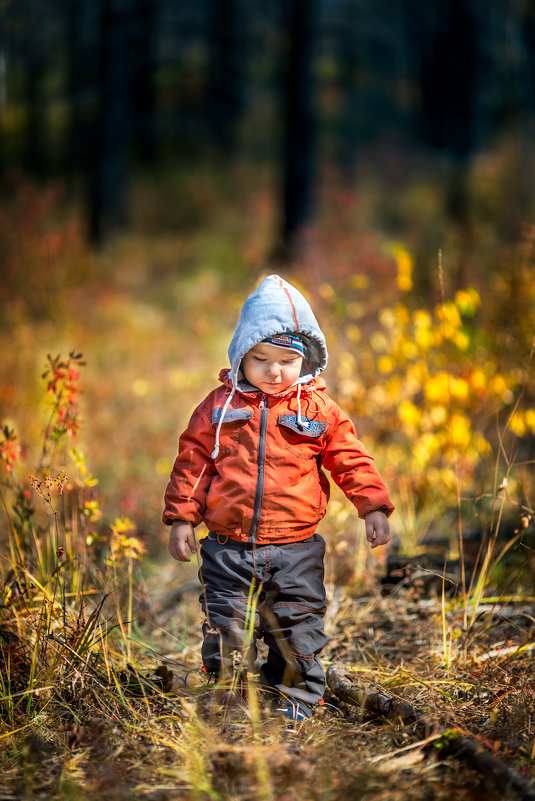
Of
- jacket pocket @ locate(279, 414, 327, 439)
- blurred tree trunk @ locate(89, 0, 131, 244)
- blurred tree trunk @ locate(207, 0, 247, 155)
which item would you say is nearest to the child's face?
jacket pocket @ locate(279, 414, 327, 439)

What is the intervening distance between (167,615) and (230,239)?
11585 millimetres

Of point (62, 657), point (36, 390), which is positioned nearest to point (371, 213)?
point (36, 390)

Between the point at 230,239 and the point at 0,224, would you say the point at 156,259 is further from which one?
the point at 0,224

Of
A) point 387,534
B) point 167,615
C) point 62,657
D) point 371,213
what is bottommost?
point 167,615

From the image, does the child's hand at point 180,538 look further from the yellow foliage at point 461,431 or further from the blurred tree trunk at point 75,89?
the blurred tree trunk at point 75,89

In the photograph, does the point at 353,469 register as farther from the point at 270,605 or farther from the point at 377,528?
the point at 270,605

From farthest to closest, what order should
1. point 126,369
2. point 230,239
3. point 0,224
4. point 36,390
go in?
1. point 230,239
2. point 126,369
3. point 0,224
4. point 36,390

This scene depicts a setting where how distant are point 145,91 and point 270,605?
23.4 m

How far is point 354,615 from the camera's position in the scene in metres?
3.13

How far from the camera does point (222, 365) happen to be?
24.3 feet

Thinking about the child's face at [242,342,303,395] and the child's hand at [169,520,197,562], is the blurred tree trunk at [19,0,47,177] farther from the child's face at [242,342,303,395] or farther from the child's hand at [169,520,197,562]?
the child's hand at [169,520,197,562]

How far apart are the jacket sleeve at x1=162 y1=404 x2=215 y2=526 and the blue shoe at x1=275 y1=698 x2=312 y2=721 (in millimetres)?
651

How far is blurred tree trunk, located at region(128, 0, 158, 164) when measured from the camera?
20578 millimetres

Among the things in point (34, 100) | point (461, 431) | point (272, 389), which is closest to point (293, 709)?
point (272, 389)
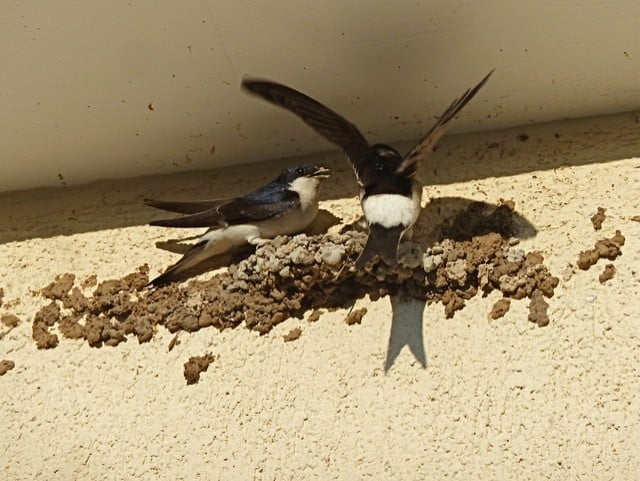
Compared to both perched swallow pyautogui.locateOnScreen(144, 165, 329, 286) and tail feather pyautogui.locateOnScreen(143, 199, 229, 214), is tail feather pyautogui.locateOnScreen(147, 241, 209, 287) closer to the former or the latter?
perched swallow pyautogui.locateOnScreen(144, 165, 329, 286)

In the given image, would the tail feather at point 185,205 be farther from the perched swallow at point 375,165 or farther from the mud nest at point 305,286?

--

Required work: Can you express everything from the start of the rows down to and including the line containing "20578 millimetres" as a JSON list of strings, one string per line with blank lines omitted and the pictures left out?

Answer to the problem:
[
  "Of",
  "- jacket pocket @ locate(279, 414, 327, 439)",
  "- blurred tree trunk @ locate(89, 0, 131, 244)",
  "- blurred tree trunk @ locate(207, 0, 247, 155)",
  "which item would you say is nearest to the child's face?",
  "jacket pocket @ locate(279, 414, 327, 439)",
  "What is the intervening distance between (167,615) and (230,239)?",
  "11585 millimetres",
  "Of point (62, 657), point (36, 390), which is positioned nearest to point (371, 213)?",
  "point (36, 390)",
  "Between the point at 230,239 and the point at 0,224, would you say the point at 156,259 is further from which one?",
  "the point at 0,224",
  "Of",
  "A) point 387,534",
  "B) point 167,615",
  "C) point 62,657",
  "D) point 371,213",
  "what is bottommost?",
  "point 167,615",
  "From the image, does the child's hand at point 180,538 look further from the yellow foliage at point 461,431 or further from the blurred tree trunk at point 75,89?",
  "the blurred tree trunk at point 75,89",
  "In the photograph, does the point at 353,469 register as farther from the point at 270,605 or farther from the point at 377,528?",
  "the point at 270,605",
  "From farthest to closest, what order should",
  "1. point 126,369",
  "2. point 230,239",
  "3. point 0,224",
  "4. point 36,390",
  "go in?",
  "1. point 230,239",
  "2. point 126,369",
  "3. point 0,224",
  "4. point 36,390",
  "This scene depicts a setting where how distant are point 145,91 and point 270,605?",
  "23.4 m",
  "How far is point 354,615 from the camera's position in the scene in metres?",
  "3.13",
  "How far from the camera does point (222, 365) happen to be?",
  "24.3 feet",
  "Thinking about the child's face at [242,342,303,395] and the child's hand at [169,520,197,562], is the blurred tree trunk at [19,0,47,177] farther from the child's face at [242,342,303,395] or farther from the child's hand at [169,520,197,562]?",
  "the child's hand at [169,520,197,562]",
  "How far apart are the jacket sleeve at x1=162 y1=404 x2=215 y2=526 and the blue shoe at x1=275 y1=698 x2=312 y2=721 (in millimetres)?",
  "651",
  "How far is blurred tree trunk, located at region(128, 0, 158, 164) when measured from the camera?",
  "20578 millimetres"
]